Runtime Arguments Tutorial
Often with DataFlow you will need to define custom inputs when you run the workflow. This example will define a custom option class that we will use to store the runtime variables we need while defining our pipeline.
Launch this in Cloud Shell
cloudshell launch-tutorial docs/java/tutorials/custom_options.md
Open Project Folder CD into tutorial folders
cd tutorials/java/custom-options
Code Walkthrough
AppOptions Class
This class has one runtime value, with a default. When you invoke the pipeline you will use this argument
--minimumValue=5
Open
-
line 9 Description of the property
@Description("Minimum Value")
-
line 10 Default value, if this is not set the property is required.
@Default.Integer(5)
-
line 11-12 Getter and Setter methods for the property.

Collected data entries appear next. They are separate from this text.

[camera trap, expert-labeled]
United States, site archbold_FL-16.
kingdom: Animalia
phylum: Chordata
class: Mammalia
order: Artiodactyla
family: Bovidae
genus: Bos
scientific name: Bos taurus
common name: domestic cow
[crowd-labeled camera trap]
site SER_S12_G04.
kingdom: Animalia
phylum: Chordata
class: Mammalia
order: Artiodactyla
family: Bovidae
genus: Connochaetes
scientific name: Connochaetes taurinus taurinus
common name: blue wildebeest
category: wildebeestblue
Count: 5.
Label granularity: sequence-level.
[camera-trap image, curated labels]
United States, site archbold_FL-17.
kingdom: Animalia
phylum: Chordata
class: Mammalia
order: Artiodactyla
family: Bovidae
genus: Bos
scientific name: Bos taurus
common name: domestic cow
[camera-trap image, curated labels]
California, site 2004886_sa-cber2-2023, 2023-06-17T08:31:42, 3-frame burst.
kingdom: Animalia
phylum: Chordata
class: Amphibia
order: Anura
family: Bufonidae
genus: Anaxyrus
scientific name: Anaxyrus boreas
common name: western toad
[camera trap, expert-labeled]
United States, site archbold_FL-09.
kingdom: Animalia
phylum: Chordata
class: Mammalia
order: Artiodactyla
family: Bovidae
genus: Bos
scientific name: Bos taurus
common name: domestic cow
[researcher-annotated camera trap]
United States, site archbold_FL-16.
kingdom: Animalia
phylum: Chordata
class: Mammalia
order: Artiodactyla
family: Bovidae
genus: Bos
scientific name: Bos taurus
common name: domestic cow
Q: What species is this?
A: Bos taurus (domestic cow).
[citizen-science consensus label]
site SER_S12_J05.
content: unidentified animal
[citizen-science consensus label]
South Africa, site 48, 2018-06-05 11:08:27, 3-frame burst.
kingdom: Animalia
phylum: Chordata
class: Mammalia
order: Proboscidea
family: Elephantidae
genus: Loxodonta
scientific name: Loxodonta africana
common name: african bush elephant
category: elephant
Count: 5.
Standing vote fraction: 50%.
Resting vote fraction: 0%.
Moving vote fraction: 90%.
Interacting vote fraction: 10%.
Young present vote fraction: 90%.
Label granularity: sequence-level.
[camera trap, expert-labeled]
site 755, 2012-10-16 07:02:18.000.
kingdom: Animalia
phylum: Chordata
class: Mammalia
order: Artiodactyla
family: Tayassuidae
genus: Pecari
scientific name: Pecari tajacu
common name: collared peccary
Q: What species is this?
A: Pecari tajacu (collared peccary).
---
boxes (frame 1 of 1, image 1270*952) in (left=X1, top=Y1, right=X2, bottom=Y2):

Integer getMinimumValue(); void setMinimumValue(Integer value);
Pipeline Class
This class defines the Apache Beam pipeline DAG, it also contains the Java Main method.
Open
-
line 38-39: Initializes the Pipeline with our custom AppOptions class. Now we can use the getter methods as needed.
AppOptions appOptions = PipelineOptionsFactory.fromArgs(args).as(com.gcp.cookbook.AppOptions.class); Pipeline p = Pipeline.create(appOptions);
-
line 41: Populate the pipeline with a list of Integers, so we have some messages to send through the pipeline.
p.apply(Create.of(1, 2, 3, 4, 5, 6, 7, 8, 9, 10))
-
line 43: Filter out all numbers smaller then the filterPattern.
.apply(Filter.greaterThan(appOptions.getMinimumValue()))
-
line 46-51: Log the integers that passed the filter.
.apply(ParDo.of(new DoFn<Integer, Integer>() { @ProcessElement public void processElement(ProcessContext c) { LOG.info(c.element().toString()); //return the value c.output(c.element()); } }));
Run Pipeline
Run Locally
mvn compile exec:java \
-Dexec.mainClass=com.gcp.cookbook.StarterPipeline \
-Dexec.args="--runner=DirectRunner"
Run with DataFlow
export project=<project id>
mvn compile exec:java \
-Dexec.mainClass=com.gcp.cookbook.StarterPipeline \
-Dexec.args="--runner=DataFlowRunner --project=${project}"
Deploy Template
To deploy a template we will need a GCS bucket that DataFlow can stage a file in. Create a GCS bucket with a “/staging” sub folder.
export project=<project id>
export bucket=<bucket>
mvn compile exec:java \
-Dexec.mainClass=com.gcp.cookbook.StarterPipeline \
-Dexec.args="--runner=DataFlowRunner --project=${project} --stagingLocation=gs://${bucket}/staging"